You're right though, being a police officer comes with an expectation that doesn't match your pay. If you're on the subway, there is a police officer in uniform standing nearby, and a guy attacks you, the expectation is that the cop would save you. However, in 2011 Maksin Gelman had a stabbing spree in NYC that culminated in an attack on Joseph Lozito. The attack occurred on a subway, with Lozito being stabbed in the head and face while police watched from the conductor's booth. It wasn't until Lozito had wrestled his assailant to the ground and detained him that the police helped him.

Lozito sued the NYPD for not helping him and the judge decided that it wasn't the police's duty to save his life. On the day of the assault the police didn't even perform first aid on Lozito, it was another subway goer that save his life.

EDIT: I'll be the first one to say fuck the police, but if you want actually good police then the first step is to pay them to match what you expect of them or else you'll end up with a bunch of gun toting assholes who won't do shit.

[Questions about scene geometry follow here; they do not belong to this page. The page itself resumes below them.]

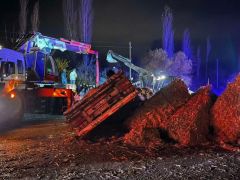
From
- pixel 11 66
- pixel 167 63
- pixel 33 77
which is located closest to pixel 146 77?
pixel 33 77

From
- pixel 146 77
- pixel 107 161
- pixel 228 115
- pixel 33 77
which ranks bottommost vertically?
pixel 107 161

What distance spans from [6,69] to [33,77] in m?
2.30

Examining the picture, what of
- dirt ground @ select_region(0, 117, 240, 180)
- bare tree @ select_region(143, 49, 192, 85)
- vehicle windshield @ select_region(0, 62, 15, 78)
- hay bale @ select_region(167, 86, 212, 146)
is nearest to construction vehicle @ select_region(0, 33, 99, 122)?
vehicle windshield @ select_region(0, 62, 15, 78)

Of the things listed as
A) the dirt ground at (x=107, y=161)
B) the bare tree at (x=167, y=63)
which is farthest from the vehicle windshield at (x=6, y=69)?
the bare tree at (x=167, y=63)

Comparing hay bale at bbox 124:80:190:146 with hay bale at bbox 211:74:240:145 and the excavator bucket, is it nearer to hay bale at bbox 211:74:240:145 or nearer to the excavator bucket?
the excavator bucket

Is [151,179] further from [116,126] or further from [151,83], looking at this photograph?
[151,83]

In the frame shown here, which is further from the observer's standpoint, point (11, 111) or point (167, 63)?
point (167, 63)

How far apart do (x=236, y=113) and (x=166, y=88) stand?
7.94ft

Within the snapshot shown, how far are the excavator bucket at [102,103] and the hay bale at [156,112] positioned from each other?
0.70 metres

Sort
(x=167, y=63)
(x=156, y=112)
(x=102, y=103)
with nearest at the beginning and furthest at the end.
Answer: (x=156, y=112), (x=102, y=103), (x=167, y=63)

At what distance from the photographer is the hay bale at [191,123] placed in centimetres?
897

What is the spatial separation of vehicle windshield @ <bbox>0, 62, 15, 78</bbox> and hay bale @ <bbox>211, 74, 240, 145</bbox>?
311 inches

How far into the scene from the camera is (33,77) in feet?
52.3

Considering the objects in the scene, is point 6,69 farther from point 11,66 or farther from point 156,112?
point 156,112
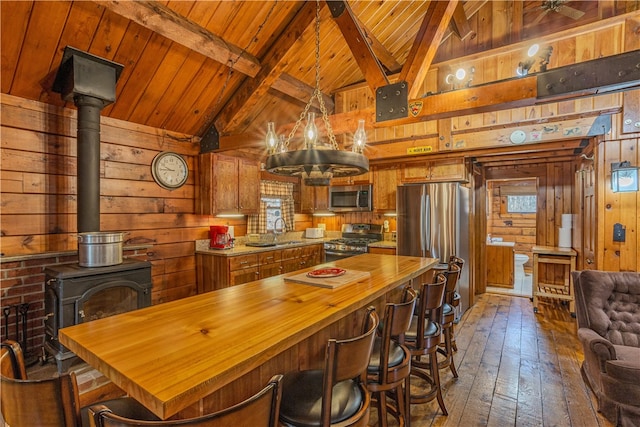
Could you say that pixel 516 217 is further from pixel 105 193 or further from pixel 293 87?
pixel 105 193

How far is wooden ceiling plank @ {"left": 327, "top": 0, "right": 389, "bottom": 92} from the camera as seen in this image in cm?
313

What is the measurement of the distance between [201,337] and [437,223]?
3.78 meters

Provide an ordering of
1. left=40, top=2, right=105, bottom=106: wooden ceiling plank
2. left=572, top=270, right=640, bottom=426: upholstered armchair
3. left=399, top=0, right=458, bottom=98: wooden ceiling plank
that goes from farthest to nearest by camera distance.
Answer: left=399, top=0, right=458, bottom=98: wooden ceiling plank, left=40, top=2, right=105, bottom=106: wooden ceiling plank, left=572, top=270, right=640, bottom=426: upholstered armchair

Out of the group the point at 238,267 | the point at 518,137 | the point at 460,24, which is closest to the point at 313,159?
the point at 238,267

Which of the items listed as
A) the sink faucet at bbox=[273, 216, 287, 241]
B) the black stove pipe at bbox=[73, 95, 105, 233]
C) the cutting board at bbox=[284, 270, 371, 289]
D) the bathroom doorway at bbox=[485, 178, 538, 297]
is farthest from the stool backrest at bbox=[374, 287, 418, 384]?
the bathroom doorway at bbox=[485, 178, 538, 297]

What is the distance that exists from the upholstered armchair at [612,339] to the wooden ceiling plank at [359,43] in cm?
258

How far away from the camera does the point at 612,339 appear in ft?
8.05

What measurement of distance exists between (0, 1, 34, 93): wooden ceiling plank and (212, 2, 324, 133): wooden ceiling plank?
1.94 meters

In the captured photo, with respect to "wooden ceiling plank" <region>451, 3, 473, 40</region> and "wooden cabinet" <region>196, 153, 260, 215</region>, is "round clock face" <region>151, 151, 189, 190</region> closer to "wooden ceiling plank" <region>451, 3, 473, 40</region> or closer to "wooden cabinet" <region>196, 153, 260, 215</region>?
"wooden cabinet" <region>196, 153, 260, 215</region>

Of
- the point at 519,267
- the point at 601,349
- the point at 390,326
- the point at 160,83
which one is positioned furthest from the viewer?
the point at 519,267

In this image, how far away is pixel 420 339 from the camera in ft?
6.69

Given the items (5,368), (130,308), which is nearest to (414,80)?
(5,368)

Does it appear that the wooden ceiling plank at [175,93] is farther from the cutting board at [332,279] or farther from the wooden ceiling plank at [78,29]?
the cutting board at [332,279]

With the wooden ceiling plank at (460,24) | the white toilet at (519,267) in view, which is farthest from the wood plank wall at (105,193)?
the white toilet at (519,267)
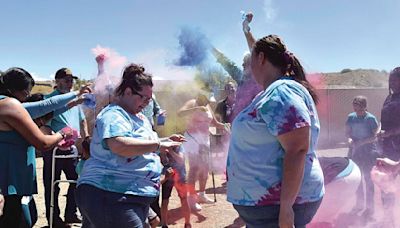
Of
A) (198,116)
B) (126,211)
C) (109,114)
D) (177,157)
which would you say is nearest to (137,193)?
(126,211)

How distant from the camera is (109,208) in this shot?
8.78 ft

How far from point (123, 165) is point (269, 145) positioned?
101cm

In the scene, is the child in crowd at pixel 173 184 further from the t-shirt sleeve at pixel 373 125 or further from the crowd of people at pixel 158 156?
the t-shirt sleeve at pixel 373 125

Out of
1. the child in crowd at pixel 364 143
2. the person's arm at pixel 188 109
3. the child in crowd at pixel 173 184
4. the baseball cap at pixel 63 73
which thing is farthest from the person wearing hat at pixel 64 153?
the child in crowd at pixel 364 143

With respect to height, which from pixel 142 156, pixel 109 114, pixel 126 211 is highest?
pixel 109 114

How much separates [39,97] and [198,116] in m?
2.31

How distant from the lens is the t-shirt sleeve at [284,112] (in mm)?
2104

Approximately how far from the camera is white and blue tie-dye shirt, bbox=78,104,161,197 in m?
2.69

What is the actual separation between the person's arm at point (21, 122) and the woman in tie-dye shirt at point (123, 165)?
0.66m

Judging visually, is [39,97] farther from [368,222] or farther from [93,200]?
[368,222]

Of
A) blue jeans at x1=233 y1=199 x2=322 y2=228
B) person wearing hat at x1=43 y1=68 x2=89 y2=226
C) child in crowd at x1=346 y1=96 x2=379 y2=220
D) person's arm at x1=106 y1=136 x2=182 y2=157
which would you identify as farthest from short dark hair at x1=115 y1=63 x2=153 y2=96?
child in crowd at x1=346 y1=96 x2=379 y2=220

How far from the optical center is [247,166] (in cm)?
228

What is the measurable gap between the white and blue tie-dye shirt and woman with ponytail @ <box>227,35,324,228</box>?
0.66 meters

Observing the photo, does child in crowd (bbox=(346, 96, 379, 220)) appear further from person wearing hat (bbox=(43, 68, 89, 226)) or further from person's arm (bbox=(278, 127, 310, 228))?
person wearing hat (bbox=(43, 68, 89, 226))
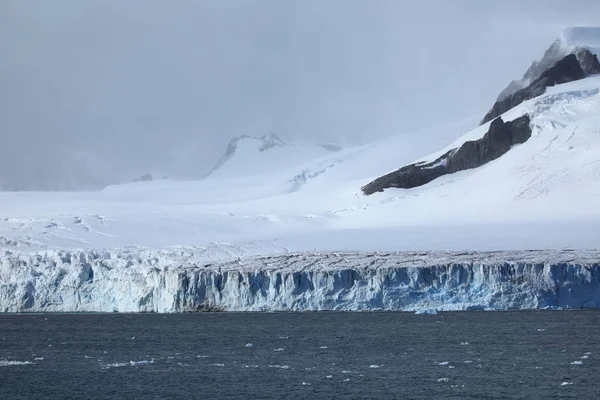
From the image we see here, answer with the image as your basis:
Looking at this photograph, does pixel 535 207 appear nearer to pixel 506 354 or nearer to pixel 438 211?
pixel 438 211

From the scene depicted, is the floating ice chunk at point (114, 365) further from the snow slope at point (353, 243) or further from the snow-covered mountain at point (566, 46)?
the snow-covered mountain at point (566, 46)

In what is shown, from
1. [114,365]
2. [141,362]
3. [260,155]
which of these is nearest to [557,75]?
[141,362]

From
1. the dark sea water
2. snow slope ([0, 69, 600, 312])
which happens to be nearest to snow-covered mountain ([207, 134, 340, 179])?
snow slope ([0, 69, 600, 312])

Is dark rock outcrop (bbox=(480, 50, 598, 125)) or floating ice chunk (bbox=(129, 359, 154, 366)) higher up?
dark rock outcrop (bbox=(480, 50, 598, 125))

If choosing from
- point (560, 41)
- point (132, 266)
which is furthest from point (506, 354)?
point (560, 41)

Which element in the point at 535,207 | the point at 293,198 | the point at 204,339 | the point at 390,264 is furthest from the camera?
the point at 293,198

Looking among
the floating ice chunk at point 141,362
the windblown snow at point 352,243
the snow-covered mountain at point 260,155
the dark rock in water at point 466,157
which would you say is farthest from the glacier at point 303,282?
the snow-covered mountain at point 260,155

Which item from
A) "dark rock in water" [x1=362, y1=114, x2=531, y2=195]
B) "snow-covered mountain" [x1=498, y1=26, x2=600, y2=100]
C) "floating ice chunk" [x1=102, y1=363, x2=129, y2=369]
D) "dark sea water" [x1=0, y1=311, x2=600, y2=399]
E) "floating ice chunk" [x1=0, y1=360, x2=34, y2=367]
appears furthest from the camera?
"snow-covered mountain" [x1=498, y1=26, x2=600, y2=100]

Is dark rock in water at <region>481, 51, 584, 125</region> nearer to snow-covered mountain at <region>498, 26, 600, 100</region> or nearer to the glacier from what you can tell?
snow-covered mountain at <region>498, 26, 600, 100</region>
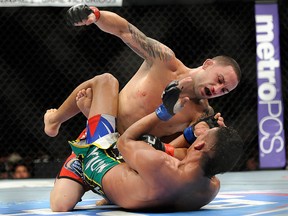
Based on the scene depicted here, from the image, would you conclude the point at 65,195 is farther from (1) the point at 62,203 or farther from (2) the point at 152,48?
(2) the point at 152,48

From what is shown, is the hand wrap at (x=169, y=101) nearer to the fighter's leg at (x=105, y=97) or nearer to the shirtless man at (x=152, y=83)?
the shirtless man at (x=152, y=83)

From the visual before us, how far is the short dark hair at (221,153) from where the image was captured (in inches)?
62.1

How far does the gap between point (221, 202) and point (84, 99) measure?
625mm

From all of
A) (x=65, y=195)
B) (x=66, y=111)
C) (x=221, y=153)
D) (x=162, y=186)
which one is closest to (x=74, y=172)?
(x=65, y=195)

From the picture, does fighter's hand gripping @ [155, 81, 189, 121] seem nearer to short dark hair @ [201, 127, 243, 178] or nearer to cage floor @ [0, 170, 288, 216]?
short dark hair @ [201, 127, 243, 178]

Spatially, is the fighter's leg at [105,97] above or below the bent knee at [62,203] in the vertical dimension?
above

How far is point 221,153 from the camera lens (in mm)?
1579

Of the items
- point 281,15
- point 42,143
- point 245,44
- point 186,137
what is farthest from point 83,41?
point 186,137

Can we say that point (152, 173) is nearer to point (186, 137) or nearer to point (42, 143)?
point (186, 137)

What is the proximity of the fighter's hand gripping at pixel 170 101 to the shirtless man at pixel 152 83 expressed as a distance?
0.25 m

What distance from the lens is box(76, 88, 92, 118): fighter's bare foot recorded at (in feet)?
6.55

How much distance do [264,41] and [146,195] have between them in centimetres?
255

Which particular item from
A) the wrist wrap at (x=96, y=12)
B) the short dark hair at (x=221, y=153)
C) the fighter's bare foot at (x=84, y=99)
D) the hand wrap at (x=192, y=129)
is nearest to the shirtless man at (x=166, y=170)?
the short dark hair at (x=221, y=153)

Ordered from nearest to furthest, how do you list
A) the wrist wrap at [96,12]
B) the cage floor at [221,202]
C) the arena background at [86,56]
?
the cage floor at [221,202], the wrist wrap at [96,12], the arena background at [86,56]
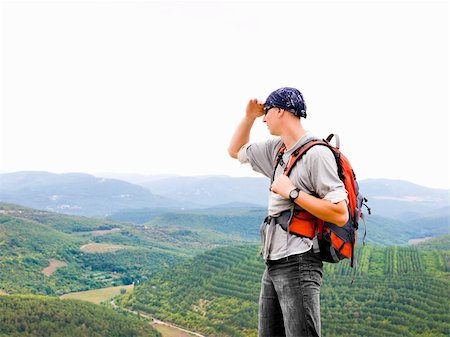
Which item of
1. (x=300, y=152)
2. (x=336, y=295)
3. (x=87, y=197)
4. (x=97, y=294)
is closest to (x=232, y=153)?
(x=300, y=152)

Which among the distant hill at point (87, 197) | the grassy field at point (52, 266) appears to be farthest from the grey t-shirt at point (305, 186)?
the distant hill at point (87, 197)

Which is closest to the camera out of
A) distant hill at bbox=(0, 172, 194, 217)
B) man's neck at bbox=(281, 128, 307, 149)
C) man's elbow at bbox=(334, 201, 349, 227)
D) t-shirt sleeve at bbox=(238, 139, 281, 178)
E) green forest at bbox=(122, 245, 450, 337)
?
man's elbow at bbox=(334, 201, 349, 227)

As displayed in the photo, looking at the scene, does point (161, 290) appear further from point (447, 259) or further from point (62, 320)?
point (447, 259)

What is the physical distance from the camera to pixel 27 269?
43.7 metres

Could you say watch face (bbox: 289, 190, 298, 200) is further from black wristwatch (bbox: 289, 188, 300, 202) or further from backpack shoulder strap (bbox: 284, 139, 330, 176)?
backpack shoulder strap (bbox: 284, 139, 330, 176)

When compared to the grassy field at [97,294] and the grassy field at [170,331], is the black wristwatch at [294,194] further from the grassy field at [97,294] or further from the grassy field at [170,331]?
the grassy field at [97,294]

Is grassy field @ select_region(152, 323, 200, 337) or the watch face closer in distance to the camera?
the watch face

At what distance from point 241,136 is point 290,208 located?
1.90 feet

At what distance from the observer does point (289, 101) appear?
220cm

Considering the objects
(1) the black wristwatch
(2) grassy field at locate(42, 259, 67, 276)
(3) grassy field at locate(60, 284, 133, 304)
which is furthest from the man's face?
(2) grassy field at locate(42, 259, 67, 276)

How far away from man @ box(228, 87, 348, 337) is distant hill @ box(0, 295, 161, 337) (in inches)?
892

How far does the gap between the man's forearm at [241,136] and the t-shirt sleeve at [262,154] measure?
69mm

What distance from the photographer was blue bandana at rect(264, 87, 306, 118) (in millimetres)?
2201

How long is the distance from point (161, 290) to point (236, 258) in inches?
238
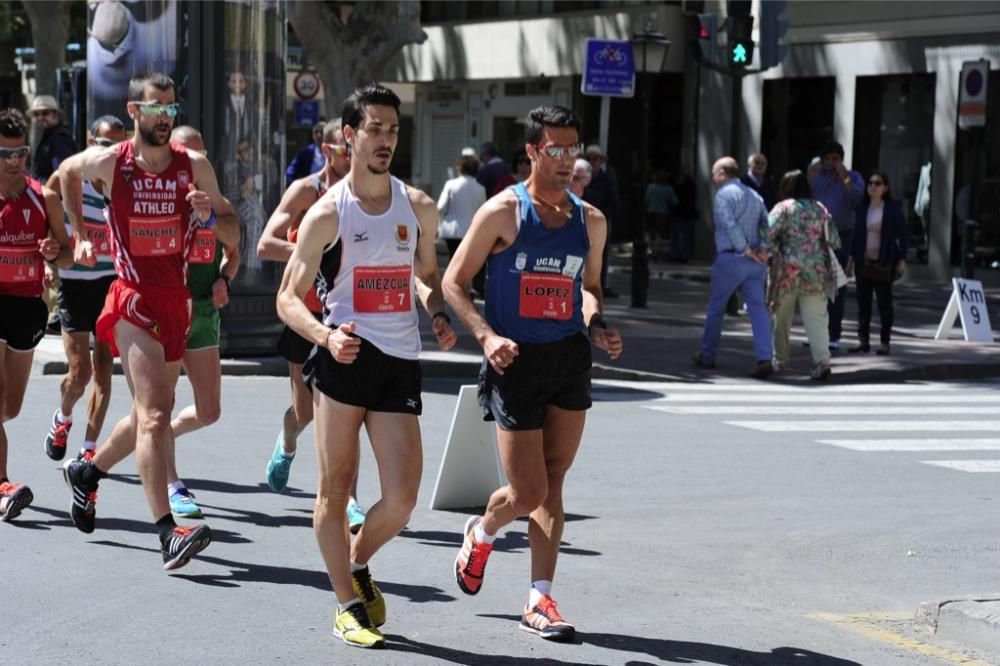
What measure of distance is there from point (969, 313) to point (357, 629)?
14327mm

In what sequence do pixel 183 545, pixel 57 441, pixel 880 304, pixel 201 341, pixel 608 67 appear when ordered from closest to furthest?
pixel 183 545
pixel 201 341
pixel 57 441
pixel 880 304
pixel 608 67

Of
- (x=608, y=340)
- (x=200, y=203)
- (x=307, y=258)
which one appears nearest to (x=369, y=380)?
(x=307, y=258)

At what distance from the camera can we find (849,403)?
14461mm

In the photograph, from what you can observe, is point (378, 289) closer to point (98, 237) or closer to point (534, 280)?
point (534, 280)

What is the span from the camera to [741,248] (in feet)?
50.2

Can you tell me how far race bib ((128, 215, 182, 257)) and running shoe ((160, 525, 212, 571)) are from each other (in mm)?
1247

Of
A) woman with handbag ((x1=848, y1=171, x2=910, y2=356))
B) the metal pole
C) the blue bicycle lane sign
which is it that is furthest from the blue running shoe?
the blue bicycle lane sign

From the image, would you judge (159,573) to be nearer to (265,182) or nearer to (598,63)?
(265,182)

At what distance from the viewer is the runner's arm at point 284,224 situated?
796 centimetres

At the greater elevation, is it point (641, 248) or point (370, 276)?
point (370, 276)

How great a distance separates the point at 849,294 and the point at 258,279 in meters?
12.9

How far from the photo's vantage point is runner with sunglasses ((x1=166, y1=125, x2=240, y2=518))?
27.3 ft

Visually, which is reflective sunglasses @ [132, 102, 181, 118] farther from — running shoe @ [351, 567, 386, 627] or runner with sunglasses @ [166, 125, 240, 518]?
running shoe @ [351, 567, 386, 627]

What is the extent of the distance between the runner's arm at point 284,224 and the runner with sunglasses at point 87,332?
1408 mm
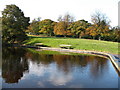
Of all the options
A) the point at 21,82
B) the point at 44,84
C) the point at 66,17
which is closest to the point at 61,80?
the point at 44,84

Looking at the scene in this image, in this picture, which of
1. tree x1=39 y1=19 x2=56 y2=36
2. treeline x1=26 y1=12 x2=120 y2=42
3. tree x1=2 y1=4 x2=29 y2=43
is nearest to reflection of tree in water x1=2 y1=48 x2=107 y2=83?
tree x1=2 y1=4 x2=29 y2=43

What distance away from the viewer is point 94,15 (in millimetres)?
44250

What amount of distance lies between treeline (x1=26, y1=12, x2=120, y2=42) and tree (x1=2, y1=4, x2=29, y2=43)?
14.1 metres

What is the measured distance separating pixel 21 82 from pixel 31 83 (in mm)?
808

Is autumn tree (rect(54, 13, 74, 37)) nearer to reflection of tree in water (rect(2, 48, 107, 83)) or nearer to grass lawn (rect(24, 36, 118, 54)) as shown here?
grass lawn (rect(24, 36, 118, 54))

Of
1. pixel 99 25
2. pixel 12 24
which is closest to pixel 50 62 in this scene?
pixel 12 24

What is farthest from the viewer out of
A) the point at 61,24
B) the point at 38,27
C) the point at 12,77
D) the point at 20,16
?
the point at 38,27

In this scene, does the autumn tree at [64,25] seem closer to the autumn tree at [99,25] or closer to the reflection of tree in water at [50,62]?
the autumn tree at [99,25]

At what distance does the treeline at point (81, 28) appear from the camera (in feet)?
142

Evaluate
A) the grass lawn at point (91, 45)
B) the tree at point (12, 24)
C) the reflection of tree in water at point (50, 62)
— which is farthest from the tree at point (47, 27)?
the reflection of tree in water at point (50, 62)

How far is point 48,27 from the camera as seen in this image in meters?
55.4

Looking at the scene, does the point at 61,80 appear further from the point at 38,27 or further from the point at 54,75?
the point at 38,27

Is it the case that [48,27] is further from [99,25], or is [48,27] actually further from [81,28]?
[99,25]

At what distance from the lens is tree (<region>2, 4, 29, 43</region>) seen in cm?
3638
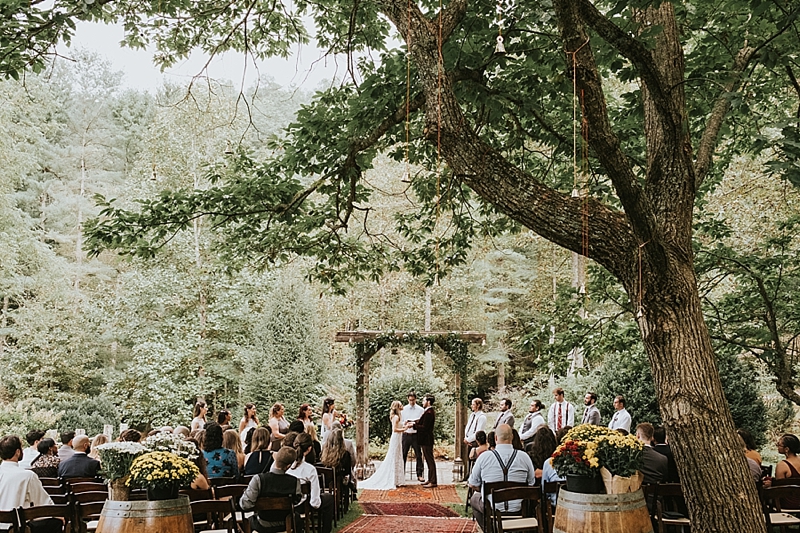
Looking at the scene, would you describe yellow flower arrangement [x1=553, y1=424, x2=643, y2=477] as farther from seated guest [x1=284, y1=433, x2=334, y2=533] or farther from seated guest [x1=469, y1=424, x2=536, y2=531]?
seated guest [x1=284, y1=433, x2=334, y2=533]

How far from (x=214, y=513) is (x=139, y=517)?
2307 millimetres

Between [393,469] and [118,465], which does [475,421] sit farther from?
[118,465]

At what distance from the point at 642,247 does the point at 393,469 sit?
10.4 metres

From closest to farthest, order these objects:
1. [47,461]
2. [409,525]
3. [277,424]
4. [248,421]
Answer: [47,461], [409,525], [277,424], [248,421]

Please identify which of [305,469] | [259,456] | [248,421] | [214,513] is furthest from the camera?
[248,421]

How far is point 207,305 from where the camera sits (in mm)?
22547

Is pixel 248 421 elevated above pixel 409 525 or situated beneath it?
elevated above

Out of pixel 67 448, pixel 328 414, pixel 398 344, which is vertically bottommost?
pixel 67 448

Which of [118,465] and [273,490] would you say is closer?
[118,465]

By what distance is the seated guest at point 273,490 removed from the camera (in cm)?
Result: 614

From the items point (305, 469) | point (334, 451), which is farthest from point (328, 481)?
point (305, 469)

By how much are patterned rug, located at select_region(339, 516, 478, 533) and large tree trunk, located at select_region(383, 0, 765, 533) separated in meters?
5.23

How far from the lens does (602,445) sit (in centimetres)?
452

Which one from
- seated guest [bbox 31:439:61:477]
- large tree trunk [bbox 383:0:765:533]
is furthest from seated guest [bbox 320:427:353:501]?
large tree trunk [bbox 383:0:765:533]
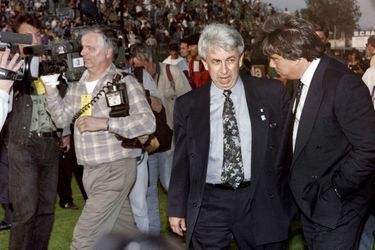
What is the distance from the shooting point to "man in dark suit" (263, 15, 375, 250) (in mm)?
3590

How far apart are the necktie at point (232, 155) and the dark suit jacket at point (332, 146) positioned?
0.30 m

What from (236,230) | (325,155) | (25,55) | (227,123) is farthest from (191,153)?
(25,55)

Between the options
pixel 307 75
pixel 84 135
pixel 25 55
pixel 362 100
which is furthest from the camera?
pixel 84 135

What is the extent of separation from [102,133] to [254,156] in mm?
1394

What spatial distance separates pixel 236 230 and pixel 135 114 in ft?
4.32

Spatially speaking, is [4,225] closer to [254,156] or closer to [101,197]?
[101,197]

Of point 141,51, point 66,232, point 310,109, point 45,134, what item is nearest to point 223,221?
point 310,109

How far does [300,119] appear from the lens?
3756 mm

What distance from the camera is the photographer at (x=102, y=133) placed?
482 cm

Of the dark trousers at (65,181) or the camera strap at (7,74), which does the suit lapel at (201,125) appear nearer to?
the camera strap at (7,74)

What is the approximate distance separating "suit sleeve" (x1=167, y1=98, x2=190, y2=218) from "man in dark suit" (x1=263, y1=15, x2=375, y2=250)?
0.59 m

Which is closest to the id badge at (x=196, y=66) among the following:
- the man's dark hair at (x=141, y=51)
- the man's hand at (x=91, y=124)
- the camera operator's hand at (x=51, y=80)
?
the man's dark hair at (x=141, y=51)

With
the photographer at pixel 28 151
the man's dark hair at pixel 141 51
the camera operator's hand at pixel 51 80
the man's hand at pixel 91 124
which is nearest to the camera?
the man's hand at pixel 91 124

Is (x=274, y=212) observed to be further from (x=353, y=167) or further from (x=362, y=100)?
Answer: (x=362, y=100)
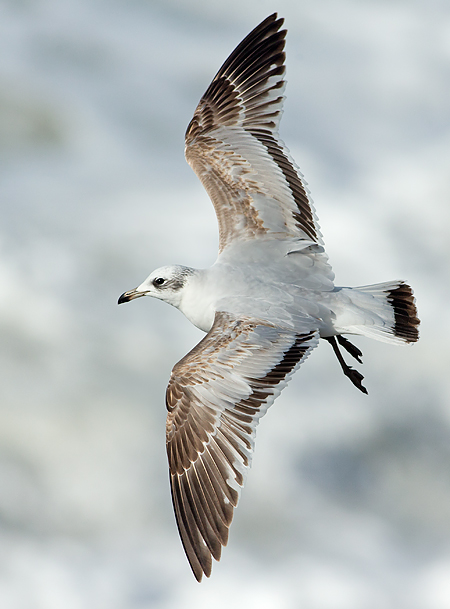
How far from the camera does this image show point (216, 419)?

[–] [email protected] -2 points 10 months ago (1 children)

Of the responses I have gotten I feel like you have the closest response to the truth. Having good cops comes down to trust. If we had a police force of non-opportunistic saints who will go through anything to do the right thing then we might have something which meets the public's expectation of the police. Short of that they are people who put their own lives and well being above that of the public. Police aren't out there to save you, they aren't really out there to stop crimes. They are out there to charge people with committing crimes. I feel like some understanding should be out there for the public though, police aren't there to save you, they are there to charge people for having committed a crime. Ideally they will stop a crime as it is occurring or by their presence prevent a crime from occurring, but if you think the Police are there to save you then you're wrong.

That's the average scenario. That's the Uvalde cop looking on as a school shooting occurs. The idea of a cop running into a school shooting is the "BEST" scenario.

Unfortunately the norm for police is far less than that, because the pay doesn't incentivize better people to want to be police. It comes down to those the factors: pay, work life balance, and danger. Pick 2 of 3, low danger, high wages, or good work life balance.

[–] [email protected] 0 points 10 months ago

Yeah, but that comes back to the same point where pay incentivizes bad cops. It's not quite that clear cut, but it's not far from the truth. I don't begrudge someone working a second job, and assuming we're talking about good cops not getting kickbacks, police shouldn't have to work two jobs to make ends meet.